This study forms part of a larger programme of research on WHOBARS and the Checklist. The data were collected in three tertiary hospitals in Auckland, New Zealand (NZ) in 2016 and included 60 teams (243 staff members, 138/50.12% women) with an equal number of teams per site (n=20). Each included case was observed in its entirety by the two raters, each independently rating the five WHOBARS items in each of the three Checklist phases: (1) sign in, before induction of anaesthesia; (2) time out, before skin incision; and (3) sign out, prior to the patient leaving the OR. Sixty teams were observed in 60 different cases, but there were missing data on one or more of the Checklist phases from six teams, so we had complete data from a total of 54 teams (18 from each site) for the subsequent analysis.
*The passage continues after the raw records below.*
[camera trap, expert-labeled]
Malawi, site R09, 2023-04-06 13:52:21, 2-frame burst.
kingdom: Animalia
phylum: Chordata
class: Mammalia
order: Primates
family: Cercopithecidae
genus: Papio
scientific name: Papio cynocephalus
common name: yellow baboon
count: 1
The estimated required sample size for similar reliability studies with two raters (α=0.05 and β=0.10) is 36 cases.19 We used the following selection, entry and exclusion criteria. All elective and acute cases (adults and children) involving surgery under general anaesthesia during normal working hours were eligible. Cases were selected on the basis of the number of OR staff in the room with prior written consent. Only one case from any single OR was observed per day. The research staff had sought prior written consent from OR staff members during presentations at staff meetings. The numbers of OR staff in a team are, to a certain extent, fixed, according to staffing requirements for OR. OR cases were selected to prioritise those cases where the percentage of staff involved in that case had provided prior written consent. If there were staff who had not provided prior written consent, that was obtained on the day. While the same team was not observed more than once, some individuals may have been in more than one of the 60 observed teams. Cases where any staff member or the patient withheld consent were excluded. Patients were verbally informed about the study and asked to provide verbal consent prior to the observation. They could opt out if they did not want study personnel present during their surgery. Using the checklist is a standard safety requirement in NZ hospitals and all OR staff members had received training and acquired experience on using checklist.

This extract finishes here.